Cause: The agent is running, but the configuration in appmap.yml does not match the code being executed.
Solution:
- Check the packages list in appmap.yml.
- Common Mistake: Your code is in com.company.project, but the config lists org.example.
- Ensure you are testing the packages you listed.
Symptom: Tests fail with OOM errors when the agent is attached.
Cause: The agent collects runtime data in memory before flushing to disk. This adds overhead.
Solution:
- Increase the max heap size for the test runner.
- Maven: Add -DargLine="-Xmx2g ..."
- Gradle: Configure minHeapSize = "1g" and maxHeapSize = "4g" in your test task.
Symptom: AppMap files are hundreds of MBs in size and slow to open.
Cause: You are instrumenting too much code, often including 3rd party libraries or the JDK itself.
Solution:
- Avoid adding generic packages like java.*, javax.*, or org.springframework.* (root) to your appmap.yml.
- Target only your specific application logic (e.g., com.mycompany.myapp).
If the solutions above do not work, you will need to generate logs to share with support.
- Open the Output panel (Ctrl+Shift+U or Cmd+Shift+U).
- In the dropdown menu (usually top-right of the panel), select AppMap: Services.
- Copy the output. This contains the logs for the indexing service and Navie backend.
- Enable Debug Mode:
- Go to Help > Diagnostic Tools > Debug Log Settings.
- Add appland to the text box and click OK.
- Reproduce the issue.
- Locate Logs:
- Go to Help > Show Log in Explorer/Finder (this opens the directory containing idea.log).
- Primary Log: Open idea.log and search for "appland" or "AppMap".
- RPC Log: Look for a file named appmap-rpc.log in the same directory. This file contains specific details from the AppMap RPC server and is often vital for troubleshooting backend issues.
To get detailed logs from the agent itself (useful for startup issues or missing data), use System Properties.
How to Enable:
Add the following system properties to your JVM arguments (e.g., in your IDE run configuration or command line):
-Dappmap.debug=info,hooks
Where to find the logs:
- Standard Error (Default): By default, logs are printed to stderr (your console/terminal output).

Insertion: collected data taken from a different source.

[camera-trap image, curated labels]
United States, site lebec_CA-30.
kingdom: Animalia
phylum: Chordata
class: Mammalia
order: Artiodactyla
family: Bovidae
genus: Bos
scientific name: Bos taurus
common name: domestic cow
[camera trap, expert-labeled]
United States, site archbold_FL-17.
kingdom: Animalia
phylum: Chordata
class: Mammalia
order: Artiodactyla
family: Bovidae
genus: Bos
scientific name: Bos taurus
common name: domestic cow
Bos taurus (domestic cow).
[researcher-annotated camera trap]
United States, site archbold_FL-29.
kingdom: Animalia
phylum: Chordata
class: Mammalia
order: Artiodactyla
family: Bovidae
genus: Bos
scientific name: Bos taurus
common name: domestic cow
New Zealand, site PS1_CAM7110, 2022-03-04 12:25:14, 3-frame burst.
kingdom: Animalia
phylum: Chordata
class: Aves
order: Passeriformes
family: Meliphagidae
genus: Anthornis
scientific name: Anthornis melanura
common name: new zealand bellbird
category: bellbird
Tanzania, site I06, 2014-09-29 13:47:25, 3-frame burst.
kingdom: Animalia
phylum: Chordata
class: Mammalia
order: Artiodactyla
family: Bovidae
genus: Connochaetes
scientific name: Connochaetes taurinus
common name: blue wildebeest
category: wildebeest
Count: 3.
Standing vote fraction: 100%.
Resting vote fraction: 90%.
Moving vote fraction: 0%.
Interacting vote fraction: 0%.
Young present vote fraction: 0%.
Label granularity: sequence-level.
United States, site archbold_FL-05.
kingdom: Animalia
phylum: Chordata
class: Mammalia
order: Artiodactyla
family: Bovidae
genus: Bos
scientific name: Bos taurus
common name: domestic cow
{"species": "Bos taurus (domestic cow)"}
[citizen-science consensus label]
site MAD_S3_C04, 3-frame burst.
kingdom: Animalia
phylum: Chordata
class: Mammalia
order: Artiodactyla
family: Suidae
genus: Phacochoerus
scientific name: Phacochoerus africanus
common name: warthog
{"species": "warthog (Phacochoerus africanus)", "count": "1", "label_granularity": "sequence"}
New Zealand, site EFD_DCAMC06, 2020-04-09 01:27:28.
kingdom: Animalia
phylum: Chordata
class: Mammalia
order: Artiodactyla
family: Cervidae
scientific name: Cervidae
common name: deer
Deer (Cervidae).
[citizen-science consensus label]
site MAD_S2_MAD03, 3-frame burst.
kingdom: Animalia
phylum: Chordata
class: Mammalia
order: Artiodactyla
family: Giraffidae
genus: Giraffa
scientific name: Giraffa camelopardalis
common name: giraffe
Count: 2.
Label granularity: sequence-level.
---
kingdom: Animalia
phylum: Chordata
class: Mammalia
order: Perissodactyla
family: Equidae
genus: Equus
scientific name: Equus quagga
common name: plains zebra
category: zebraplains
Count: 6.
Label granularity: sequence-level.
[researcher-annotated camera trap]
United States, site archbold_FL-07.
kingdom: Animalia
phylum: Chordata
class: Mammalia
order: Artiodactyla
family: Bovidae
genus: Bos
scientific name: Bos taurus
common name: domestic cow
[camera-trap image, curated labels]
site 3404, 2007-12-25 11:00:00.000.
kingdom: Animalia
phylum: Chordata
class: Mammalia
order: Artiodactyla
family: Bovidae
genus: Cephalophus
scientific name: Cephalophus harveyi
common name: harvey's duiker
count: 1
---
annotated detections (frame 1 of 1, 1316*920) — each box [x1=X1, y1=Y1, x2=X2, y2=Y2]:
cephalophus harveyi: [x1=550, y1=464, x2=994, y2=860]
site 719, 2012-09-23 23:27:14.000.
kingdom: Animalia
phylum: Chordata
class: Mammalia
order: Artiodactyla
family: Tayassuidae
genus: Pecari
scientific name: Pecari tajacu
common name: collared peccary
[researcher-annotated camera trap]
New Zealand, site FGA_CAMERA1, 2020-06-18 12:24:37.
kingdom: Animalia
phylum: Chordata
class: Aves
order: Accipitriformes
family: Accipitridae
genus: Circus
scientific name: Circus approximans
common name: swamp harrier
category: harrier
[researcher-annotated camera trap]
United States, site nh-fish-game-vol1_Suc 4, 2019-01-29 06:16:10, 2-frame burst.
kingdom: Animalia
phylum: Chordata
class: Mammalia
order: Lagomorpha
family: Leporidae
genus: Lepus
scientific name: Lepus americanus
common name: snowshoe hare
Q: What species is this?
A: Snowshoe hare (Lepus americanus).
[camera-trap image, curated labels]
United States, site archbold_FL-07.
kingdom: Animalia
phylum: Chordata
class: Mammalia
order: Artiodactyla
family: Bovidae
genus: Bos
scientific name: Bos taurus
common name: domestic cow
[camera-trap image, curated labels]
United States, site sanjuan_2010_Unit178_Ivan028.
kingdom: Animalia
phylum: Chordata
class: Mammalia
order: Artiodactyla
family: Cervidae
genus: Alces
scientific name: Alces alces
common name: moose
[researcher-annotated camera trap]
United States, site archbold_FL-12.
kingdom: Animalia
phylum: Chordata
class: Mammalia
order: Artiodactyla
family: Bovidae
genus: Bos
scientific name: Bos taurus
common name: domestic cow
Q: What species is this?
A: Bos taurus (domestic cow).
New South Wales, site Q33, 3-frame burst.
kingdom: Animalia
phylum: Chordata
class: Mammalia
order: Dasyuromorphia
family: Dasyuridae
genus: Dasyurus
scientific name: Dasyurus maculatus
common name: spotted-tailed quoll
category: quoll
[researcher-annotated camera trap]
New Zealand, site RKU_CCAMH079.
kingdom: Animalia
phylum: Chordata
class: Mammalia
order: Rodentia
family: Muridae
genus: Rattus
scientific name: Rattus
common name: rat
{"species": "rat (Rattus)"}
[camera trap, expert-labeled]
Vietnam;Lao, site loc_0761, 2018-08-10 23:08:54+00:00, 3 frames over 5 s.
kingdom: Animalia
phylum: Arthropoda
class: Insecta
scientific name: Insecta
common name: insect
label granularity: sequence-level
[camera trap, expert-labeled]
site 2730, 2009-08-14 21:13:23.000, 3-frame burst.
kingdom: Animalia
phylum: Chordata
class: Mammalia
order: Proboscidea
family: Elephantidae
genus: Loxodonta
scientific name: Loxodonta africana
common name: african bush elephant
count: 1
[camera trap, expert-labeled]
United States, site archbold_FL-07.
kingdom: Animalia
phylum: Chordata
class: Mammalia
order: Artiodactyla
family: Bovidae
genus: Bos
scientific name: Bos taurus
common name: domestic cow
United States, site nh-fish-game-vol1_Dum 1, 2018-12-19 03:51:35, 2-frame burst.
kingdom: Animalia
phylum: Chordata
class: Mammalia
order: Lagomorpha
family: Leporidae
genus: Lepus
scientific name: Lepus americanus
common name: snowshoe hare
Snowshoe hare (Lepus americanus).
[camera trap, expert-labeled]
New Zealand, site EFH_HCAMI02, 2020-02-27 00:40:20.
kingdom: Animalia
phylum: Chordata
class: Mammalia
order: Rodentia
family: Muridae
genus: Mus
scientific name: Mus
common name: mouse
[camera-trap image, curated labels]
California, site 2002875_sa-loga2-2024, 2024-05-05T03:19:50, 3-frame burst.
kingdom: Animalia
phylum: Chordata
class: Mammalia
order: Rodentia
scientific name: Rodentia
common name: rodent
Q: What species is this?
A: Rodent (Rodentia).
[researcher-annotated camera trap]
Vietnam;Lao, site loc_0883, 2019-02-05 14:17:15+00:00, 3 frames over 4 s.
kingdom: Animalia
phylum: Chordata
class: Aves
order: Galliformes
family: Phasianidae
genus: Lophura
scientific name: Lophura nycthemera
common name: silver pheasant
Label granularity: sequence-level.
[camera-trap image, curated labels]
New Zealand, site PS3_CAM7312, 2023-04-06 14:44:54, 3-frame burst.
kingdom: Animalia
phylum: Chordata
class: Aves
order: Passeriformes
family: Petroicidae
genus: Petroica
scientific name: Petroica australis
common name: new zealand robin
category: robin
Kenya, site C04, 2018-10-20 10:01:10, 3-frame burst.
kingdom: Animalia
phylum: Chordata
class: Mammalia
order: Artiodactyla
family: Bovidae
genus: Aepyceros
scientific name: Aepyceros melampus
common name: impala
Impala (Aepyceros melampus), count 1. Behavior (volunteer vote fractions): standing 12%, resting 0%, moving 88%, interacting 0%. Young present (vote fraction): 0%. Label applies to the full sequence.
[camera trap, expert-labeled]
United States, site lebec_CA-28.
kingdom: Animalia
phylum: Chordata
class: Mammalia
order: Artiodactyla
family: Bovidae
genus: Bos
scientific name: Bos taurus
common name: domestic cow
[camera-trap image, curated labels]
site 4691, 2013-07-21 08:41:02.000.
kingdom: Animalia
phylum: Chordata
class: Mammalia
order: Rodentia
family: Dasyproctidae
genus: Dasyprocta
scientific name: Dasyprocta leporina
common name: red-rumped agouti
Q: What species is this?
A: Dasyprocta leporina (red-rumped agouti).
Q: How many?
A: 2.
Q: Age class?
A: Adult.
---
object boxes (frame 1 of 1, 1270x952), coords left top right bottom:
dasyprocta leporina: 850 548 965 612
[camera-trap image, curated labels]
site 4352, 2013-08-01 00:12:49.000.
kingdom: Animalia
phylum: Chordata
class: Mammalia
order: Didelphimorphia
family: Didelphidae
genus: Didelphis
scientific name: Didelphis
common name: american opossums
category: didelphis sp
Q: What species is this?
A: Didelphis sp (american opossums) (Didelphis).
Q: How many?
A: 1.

- File Output: If you prefer to write logs to a specific file, add this additional property:
-Dappmap.debug.file=/path/to/agent.log
If you suspect a bug in the AppMap Java Agent (e.g., it causes a crash, deadlock, or valid code to fail), the most efficient way to get it fixed is to provide a Minimal Artificial Reproducer. This is a small, isolated project that demonstrates the bug without involving your proprietary business logic.
Create a project that fails with the AppMap agent attached and passes without it.
Use Spring Initializr (or a plain Java project structure) to generate a fresh project.
- Build Tool: Maven or Gradle (whichever you use).
- Java Version: Match the version you use in production.
Copy only the specific class, method, or library interaction that triggers the issue.
- Example: If the bug happens when serializing a specific Hibernate entity, creates a project with just one entity and one test case that saves/loads it.
- Do not copy your entire database schema or authentication logic.
Add the AppMap plugin to your pom.xml or build.gradle exactly as you have it in your main project.
Create an appmap.yml that targets strictly the isolated code.
name: bug-repro
packages:
- path: com.example.repro
Write a simple test case (JUnit/TestNG) or a Main class that triggers the bug.
- Good: A JUnit test that asserts true but crashes when AppMap is active.
- Good: A curl command sequence if the issue is runtime-request related.
- Run the project without AppMap -> Ensure it PASSES.
- Run the project with AppMap -> Ensure it FAILS.
- Zip the folder (exclude target/, build/, .idea/, .vscode/) or push it to a public GitHub repository.
When submitting this reproducer, include:
- The zipped project or GitHub link.
- The exact command to run (e.g., ./gradlew appmap test).
- The expected behavior vs. actual behavior.
- The agent.log file (with debug enabled) generated during the failure.